▶ _Source passage_
/---
Concatenating null strings in Java

Question

Why does the following work? I would expect a NullPointerException to be thrown.

String s = null;
s = s + "hello";
System.out.println(s); // prints "nullhello"

Answer 1

Why must it work?

The JLS, Section 15.18.1.1 requires this operation to succeed without failure:

...Now only reference values need to be considered. If the reference is null, it is converted to the string "null" (four ASCII characters n, u, l, l). Otherwise, the conversion is performed as if by an invocation of the toString method of the referenced object with no arguments; but if the result of invoking the toString method is null, then the string "null" is used instead.

How does it work?

Let's look at the bytecode! The compiler takes your code:

String s = null;
s = s + "hello";
System.out.println(s); // prints "nullhello"

and compiles it into bytecode as if you had instead written this:

String s = null;
s = new StringBuilder(String.valueOf(s)).append("hello").toString();
System.out.println(s); // prints "nullhello"

(You can do so yourself by using javap -c)

The append methods of StringBuilder all handle null just fine. In this case because null is the first argument, String.valueOf() is invoked instead since StringBuilder does not have a constructor that takes any arbitrary reference type.

If you were to have done s = "hello" + s instead, the equivalent code would be:

s = new StringBuilder("hello").append(s).toString();

where in this case the append method takes the null and then delegates it to String.valueOf().

Note: String concatenation is actually one of the rare places where the compiler gets to decide which optimization(s) to perform. As such, the "exact equivalent" code may differ from compiler to compiler. This optimization is allowed by JLS, Section 15.18.1.2:

To increase the performance of repeated string concatenation, a Java compiler may use the StringBuffer class or a similar technique to reduce the number of intermediate String objects that are created by evaluation of an expression.

The compiler I used to determine the "equivalent code" above was Eclipse's compiler, ecj.

Answer 2

The second line is transformed to the following code:

s = (new StringBuilder()).append((String)null).append("hello").toString();

The append methods can handle null arguments.
\---
▶ _Tasks to complete_
a. Answer these questions about the Java null concatenation thread:
(i) What does the JLS say a null reference is converted to during string conversion?
(ii) What command does the first answer suggest for viewing the bytecode yourself?
(iii) Which compiler was used to find the "equivalent code" in the first answer?
b. Rewrite everything in the Java null concatenation thread from "where in this" down to "of an expression.", changing "StringBuffer" to "StringBuilder".
c. Go on with the Java null concatenation thread from its final line.

Collected data entries:
/---
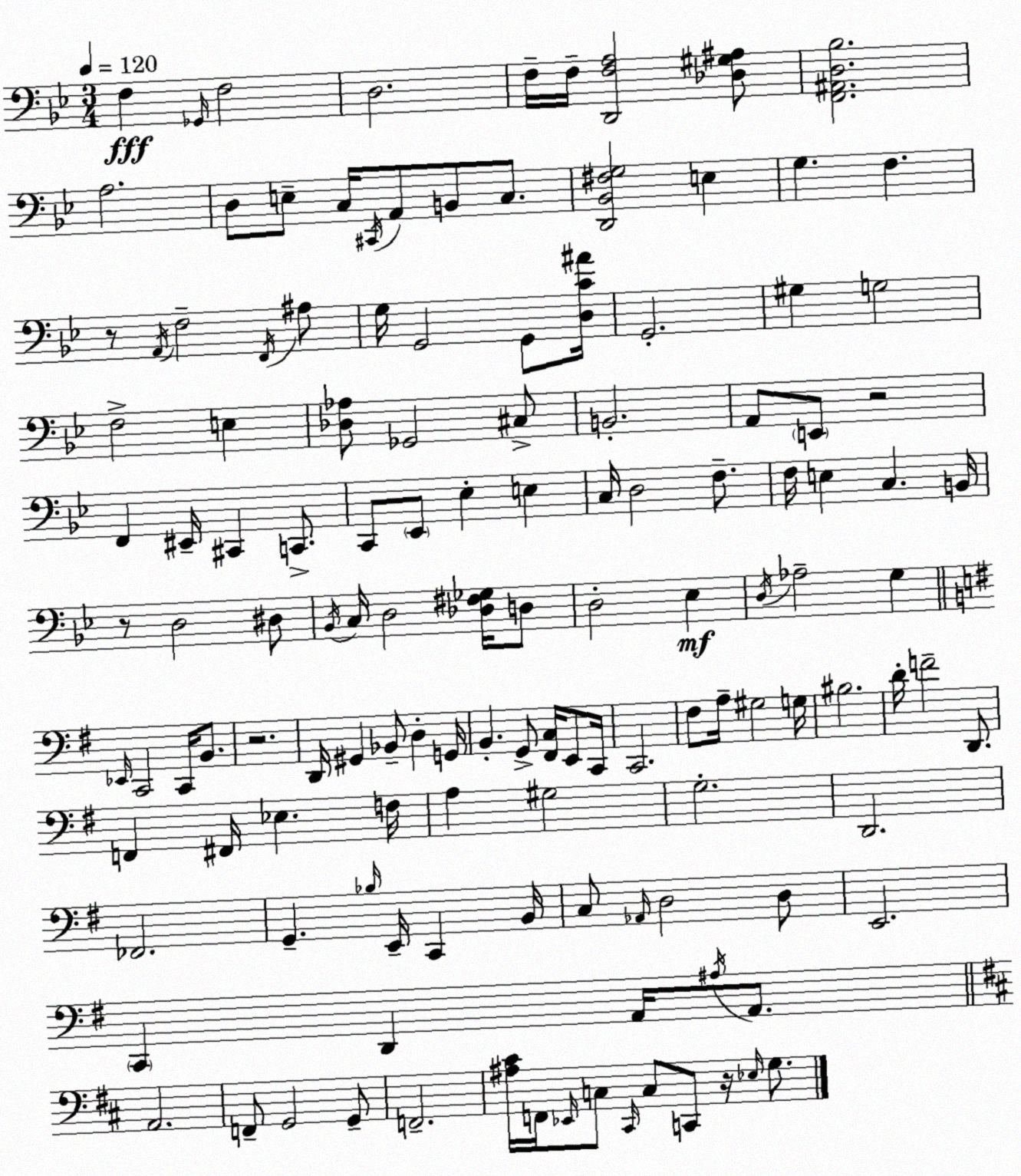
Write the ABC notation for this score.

X:1
T:Untitled
M:3/4
L:1/4
K:Bb
F, _G,,/4 F,2 D,2 F,/4 F,/4 [D,,F,A,]2 [_D,^G,^A,]/2 [F,,^A,,D,_B,]2 A,2 D,/2 E,/2 C,/4 ^C,,/4 A,,/2 B,,/2 C,/2 [D,,_B,,^F,G,]2 E, G, F, z/2 A,,/4 F,2 F,,/4 ^A,/2 G,/4 G,,2 G,,/2 [D,C^A]/4 G,,2 ^G, G,2 F,2 E, [_D,_A,]/2 _G,,2 ^C,/2 B,,2 A,,/2 E,,/2 z2 F,, ^E,,/4 ^C,, C,,/2 C,,/2 _E,,/2 _E, E, C,/4 D,2 F,/2 F,/4 E, C, B,,/4 z/2 D,2 ^D,/2 _B,,/4 C,/4 D,2 [_D,^F,_G,]/4 D,/2 D,2 _E, D,/4 _A,2 G, _E,,/4 C,,2 C,,/4 B,,/2 z2 D,,/4 ^G,, _B,,/2 D, G,,/4 B,, G,,/2 [^F,,C,]/4 E,,/2 C,,/4 C,,2 ^F,/2 A,/4 ^G,2 G,/4 ^B,2 D/4 F2 D,,/2 F,, ^F,,/4 _E, F,/4 A, ^G,2 G,2 D,,2 _F,,2 G,, _B,/4 E,,/4 C,, B,,/4 C,/2 _A,,/4 D,2 D,/2 E,,2 C,, D,, A,,/4 ^A,/4 A,,/2 A,,2 F,,/2 G,,2 G,,/2 F,,2 [^A,^C]/4 F,,/4 _E,,/4 C,/2 ^C,,/4 C,/2 C,,/2 z/4 _E,/4 G,/2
\---
▶ _The replies_
a.
(i) The string "null" (four ASCII characters n, u, l, l).
(ii) javap -c
(iii) Eclipse's compiler, ecj.

b.
where in this case the append method takes the null and then delegates it to String.valueOf().

Note: String concatenation is actually one of the rare places where the compiler gets to decide which optimization(s) to perform. As such, the "exact equivalent" code may differ from compiler to compiler. This optimization is allowed by JLS, Section 15.18.1.2:

To increase the performance of repeated string concatenation, a Java compiler may use the StringBuilder class or a similar technique to reduce the number of intermediate String objects that are created by evaluation of an expression.

c.
Answer 3

See section 5.4 and 15.18 of the Java Language specification:

String conversion applies only to the operands of the binary + operator when one of the arguments is a String. In this single special case, the other argument to the + is converted to a String, and a new String which is the concatenation of the two strings is the result of the +. String conversion is specified in detail within the description of the string concatenation + operator.

and

If only one operand expression is of type String, then string conversion is performed on the other operand to produce a string at run time. The result is a reference to a String object (newly created, unless the expression is a compile-time constant expression (§15.28))that is the concatenation of the two operand strings. The characters of the left-hand operand precede the characters of the right-hand operand in the newly created string. If an operand of type String is null, then the string "null" is used instead of that operand.

Answer 4

This is behavior specified in the Java API's String.valueOf(Object) method. When you do concatenation, valueOf is used to get the String representation. There is a special case if the Object is null, in which case the string "null" is used.

public static String valueOf(Object obj)

Returns the string representation of the Object argument.

Parameters: obj - an Object.

Returns:

if the argument is null, then a string equal to "null"; otherwise, the value of obj.toString() is returned.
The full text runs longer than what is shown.